A.M. Best Co. announced that it has affirmed the financial strength ratings of “A” (Excellent) of Swiss-based Zurich Financial Services Group (ZFS) and its core subsidiaries.
It has also assigned an issuer credit rating (ICR) of “a” to each of these companies “reflecting A.M. Best’s opinion, expressed on the credit market scale, as to the overall ability of ZFS and its core subsidiaries to meet their senior obligations, which are insurance policies; hence both ratings (financial strength and ICR) are at the same level.”
Concurrently, Best affirmed the ratings of “a” and “a-” on the senior and subordinated debt instruments, respectively, issued or guaranteed by ZFS. “The outlook for all these ratings has been changed to stable from positive, reflecting A.M. Best’s opinion that future non-life earnings, at this stage in the underwriting cycle, are unlikely to be supportive of a higher rating level,” said the announcement. Best has assigned an indicative rating of “a” to the forthcoming senior notes issue.
“The ratings reflect the overall improvement of operating performance, excellent business position in selected core markets (Switzerland, Germany, Italy, Spain, United Kingdom and North America), despite slower growth, and excellent consolidated risk-based capitalisation,” said Best.
The rating agency cited two offsetting factors: “the potential for further reserve strengthening and the continuing reliance on the management fee income from the Farmers P&C Group towards overall ZFS earnings.”
The bulletin noted that, as Best had anticipated, ZFS earnings improved in the first half of 2004 to $1.4 billion from $800 million in the first half of 2003. “ZFS’ strict implementation of its aggressive global profit and risk-based capital improvement programmes focused on reducing costs and enhancing efficiency (underwriting and claims management) and by disposing of non-core subsidiaries that did not meet ZFS’ profitability targets,” Best continued. “The effect of the profit improvement programme is likely to continue to be reflected in 2004 and 2005, allowing ZFS to improve on the 2003 operating consolidated return on equity (ROE) of 12 percent. Reported half-year consolidated combined ratio fell by 2.1 percentage points to 96.7 percent and it is likely to be maintained at year-end 2004 as ZFS continues to benefit from disciplined underwriting and its focus on operational efficiency. Increased frequency and severity from catastrophe losses could, however, negatively impact 2004 earnings.”
Best also stressed: “ZFS has a leading profile as a general insurer in its selected core markets (Switzerland, Germany, Italy, Spain, United Kingdom and North America).” Best said it expects “modest consolidated non-life premium growth in 2004 and 2005 following strong growth in 2003 (22 percent),” mainly due to “some softening of premium rates.” Consolidated life premium is likely to decrease by 5to 10 percent in 2004,” as ZFS has reduced its exposure to underperforming life business.

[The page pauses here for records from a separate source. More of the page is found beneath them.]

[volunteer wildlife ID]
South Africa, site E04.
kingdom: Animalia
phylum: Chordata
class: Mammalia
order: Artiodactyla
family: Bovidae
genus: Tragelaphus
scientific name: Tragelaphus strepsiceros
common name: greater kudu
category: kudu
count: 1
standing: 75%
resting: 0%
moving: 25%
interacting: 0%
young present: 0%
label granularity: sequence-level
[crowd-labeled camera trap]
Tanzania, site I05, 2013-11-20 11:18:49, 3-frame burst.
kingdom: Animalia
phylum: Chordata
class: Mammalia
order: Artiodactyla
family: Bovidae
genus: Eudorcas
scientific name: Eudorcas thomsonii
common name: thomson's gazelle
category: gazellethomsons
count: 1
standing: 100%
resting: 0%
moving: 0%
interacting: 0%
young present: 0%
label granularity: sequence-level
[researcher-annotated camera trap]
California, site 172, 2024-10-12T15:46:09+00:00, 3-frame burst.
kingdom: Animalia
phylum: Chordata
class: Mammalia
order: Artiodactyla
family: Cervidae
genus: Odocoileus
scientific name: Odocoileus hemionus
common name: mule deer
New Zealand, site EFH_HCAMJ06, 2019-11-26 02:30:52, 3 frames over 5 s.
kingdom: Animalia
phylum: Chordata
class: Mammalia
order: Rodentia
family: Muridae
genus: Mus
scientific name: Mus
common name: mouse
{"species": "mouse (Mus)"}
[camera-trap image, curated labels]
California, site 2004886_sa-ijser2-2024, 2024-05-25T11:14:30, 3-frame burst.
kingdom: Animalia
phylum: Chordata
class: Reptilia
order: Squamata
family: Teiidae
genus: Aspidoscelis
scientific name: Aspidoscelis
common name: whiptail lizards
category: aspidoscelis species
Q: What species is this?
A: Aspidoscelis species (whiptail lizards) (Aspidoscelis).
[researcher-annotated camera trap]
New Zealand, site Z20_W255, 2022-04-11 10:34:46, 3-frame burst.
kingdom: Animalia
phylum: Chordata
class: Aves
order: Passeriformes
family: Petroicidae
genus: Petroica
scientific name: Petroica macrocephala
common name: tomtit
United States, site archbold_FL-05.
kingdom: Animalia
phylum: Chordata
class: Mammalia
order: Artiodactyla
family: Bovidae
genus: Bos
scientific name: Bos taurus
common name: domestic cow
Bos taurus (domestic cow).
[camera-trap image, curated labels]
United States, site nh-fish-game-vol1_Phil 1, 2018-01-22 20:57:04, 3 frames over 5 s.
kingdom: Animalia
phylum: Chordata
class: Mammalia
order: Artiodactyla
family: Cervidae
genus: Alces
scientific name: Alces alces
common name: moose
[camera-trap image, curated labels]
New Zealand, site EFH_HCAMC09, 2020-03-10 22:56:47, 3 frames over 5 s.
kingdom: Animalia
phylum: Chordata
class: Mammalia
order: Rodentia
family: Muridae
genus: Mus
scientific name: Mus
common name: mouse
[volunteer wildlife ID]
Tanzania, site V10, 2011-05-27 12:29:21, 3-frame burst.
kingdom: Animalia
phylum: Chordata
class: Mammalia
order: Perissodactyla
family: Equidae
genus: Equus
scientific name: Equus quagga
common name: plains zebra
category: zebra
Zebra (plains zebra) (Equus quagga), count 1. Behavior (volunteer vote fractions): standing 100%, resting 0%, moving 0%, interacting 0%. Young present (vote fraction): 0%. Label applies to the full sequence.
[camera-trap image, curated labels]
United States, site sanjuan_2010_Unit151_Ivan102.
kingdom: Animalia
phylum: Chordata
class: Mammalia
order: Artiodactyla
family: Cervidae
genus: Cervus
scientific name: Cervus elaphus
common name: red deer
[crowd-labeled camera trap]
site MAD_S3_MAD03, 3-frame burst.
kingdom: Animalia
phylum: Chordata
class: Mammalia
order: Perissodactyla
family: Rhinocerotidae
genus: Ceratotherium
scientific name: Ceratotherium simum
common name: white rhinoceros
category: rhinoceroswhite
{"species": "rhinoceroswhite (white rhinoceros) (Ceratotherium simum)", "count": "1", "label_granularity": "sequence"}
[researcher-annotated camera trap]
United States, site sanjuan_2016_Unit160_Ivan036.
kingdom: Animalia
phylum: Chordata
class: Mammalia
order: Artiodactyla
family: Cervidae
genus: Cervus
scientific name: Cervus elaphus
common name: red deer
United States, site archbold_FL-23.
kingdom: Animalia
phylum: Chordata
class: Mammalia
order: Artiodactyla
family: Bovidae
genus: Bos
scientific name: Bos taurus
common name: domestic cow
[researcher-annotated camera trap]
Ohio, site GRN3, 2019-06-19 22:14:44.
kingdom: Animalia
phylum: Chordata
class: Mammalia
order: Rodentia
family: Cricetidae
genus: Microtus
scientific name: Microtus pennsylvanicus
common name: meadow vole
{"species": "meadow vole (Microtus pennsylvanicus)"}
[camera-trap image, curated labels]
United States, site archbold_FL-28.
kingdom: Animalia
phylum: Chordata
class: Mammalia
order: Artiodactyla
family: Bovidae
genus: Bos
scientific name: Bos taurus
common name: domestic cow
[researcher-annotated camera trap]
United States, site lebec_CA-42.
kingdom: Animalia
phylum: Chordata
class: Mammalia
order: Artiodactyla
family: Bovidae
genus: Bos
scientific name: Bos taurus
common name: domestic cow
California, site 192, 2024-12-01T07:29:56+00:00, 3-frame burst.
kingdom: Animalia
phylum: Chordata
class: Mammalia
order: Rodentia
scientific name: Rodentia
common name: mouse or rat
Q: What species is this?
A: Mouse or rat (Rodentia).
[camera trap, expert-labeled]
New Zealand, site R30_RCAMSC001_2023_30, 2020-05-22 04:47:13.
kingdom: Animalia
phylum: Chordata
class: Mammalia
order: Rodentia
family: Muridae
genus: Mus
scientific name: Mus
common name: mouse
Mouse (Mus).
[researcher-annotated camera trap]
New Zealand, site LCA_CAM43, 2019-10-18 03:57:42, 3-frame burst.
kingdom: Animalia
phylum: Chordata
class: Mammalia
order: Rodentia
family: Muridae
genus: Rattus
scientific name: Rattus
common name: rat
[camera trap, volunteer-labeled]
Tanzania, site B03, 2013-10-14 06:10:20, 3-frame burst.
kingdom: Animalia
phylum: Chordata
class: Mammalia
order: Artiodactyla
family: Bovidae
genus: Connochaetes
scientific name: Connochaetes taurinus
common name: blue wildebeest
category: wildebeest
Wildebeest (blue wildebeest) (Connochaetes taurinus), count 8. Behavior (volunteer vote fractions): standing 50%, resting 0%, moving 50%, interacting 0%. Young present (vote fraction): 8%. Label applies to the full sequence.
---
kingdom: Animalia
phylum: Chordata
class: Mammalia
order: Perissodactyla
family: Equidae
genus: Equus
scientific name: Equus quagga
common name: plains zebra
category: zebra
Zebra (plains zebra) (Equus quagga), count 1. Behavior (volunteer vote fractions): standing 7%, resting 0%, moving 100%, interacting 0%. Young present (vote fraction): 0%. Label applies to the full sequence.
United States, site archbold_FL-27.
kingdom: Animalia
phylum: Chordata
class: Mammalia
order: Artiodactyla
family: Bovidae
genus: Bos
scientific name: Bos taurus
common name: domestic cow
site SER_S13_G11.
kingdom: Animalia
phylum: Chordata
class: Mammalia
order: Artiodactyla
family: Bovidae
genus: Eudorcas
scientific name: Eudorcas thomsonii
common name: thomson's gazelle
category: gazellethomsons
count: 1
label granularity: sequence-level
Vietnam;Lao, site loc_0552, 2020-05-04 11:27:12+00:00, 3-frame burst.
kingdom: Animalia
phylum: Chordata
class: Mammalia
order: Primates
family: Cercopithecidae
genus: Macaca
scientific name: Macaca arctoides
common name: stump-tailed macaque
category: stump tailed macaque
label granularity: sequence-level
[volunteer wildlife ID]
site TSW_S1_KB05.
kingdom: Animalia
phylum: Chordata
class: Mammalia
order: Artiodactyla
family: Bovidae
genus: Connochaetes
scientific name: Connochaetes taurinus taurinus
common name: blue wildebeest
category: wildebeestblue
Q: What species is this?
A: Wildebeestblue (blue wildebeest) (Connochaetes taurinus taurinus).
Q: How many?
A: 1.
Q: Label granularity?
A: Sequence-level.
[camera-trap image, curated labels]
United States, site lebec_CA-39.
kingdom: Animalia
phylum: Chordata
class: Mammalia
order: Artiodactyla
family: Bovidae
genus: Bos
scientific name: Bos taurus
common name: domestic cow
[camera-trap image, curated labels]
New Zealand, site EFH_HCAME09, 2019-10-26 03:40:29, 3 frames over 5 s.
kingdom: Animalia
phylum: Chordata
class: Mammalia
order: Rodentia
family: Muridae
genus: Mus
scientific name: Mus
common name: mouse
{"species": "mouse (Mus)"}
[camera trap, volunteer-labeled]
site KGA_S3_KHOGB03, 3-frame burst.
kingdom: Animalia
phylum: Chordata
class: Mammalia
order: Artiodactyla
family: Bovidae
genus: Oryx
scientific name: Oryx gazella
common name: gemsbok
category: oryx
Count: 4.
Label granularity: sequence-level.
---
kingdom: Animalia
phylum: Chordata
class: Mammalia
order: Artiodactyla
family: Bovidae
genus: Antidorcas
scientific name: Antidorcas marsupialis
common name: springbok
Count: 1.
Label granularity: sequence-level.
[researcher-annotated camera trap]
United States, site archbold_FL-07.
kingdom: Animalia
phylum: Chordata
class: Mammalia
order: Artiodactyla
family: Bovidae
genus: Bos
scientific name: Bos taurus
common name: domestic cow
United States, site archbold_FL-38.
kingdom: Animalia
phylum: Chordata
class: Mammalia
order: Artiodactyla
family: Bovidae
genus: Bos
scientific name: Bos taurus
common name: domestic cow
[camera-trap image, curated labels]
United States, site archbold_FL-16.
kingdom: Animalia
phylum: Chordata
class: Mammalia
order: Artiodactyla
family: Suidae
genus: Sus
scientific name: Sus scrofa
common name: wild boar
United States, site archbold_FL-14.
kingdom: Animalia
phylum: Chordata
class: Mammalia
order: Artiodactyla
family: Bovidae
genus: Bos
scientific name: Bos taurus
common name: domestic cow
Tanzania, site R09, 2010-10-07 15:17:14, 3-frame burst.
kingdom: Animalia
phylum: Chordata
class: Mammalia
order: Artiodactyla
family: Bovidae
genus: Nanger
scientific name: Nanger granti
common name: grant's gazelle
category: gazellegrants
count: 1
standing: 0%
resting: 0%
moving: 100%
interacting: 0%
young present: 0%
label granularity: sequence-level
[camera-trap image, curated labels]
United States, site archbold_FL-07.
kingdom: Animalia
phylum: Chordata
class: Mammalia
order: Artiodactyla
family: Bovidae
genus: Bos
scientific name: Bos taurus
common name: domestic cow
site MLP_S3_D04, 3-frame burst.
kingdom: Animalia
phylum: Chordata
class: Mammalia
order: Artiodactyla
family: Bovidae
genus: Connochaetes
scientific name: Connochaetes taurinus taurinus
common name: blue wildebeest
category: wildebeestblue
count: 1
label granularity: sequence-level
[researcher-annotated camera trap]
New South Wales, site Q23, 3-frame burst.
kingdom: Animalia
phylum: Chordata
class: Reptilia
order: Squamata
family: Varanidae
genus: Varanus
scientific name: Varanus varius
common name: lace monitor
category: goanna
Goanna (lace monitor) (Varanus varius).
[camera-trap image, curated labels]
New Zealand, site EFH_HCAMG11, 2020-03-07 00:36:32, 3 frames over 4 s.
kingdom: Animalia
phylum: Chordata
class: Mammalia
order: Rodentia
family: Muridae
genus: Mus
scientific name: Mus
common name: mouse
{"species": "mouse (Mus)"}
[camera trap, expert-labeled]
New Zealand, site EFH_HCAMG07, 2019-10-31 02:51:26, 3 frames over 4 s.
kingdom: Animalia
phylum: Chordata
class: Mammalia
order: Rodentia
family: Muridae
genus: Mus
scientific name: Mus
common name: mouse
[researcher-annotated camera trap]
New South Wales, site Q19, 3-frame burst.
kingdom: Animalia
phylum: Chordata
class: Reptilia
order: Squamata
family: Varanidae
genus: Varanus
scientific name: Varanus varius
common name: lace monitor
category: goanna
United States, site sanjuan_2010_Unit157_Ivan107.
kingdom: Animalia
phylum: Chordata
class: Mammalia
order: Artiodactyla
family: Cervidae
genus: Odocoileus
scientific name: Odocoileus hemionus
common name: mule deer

Best also indicated that it “expects retained earnings to further improve ZFS’ level of risk-adjusted capitalization, despite rising interest rates that are likely to negatively affect the prospects for unrealised gains at the level achieved during 2003.” There were improvements in 2003, but ZFS’ net income was impacted by reserve strengthening of approximately $1.9 billion, $800 million of which related to North America Corporate and $700 million related to Bermuda-based Centre Solutions Ltd. Best said it “remains concerned about potential for further reserve strengthening.”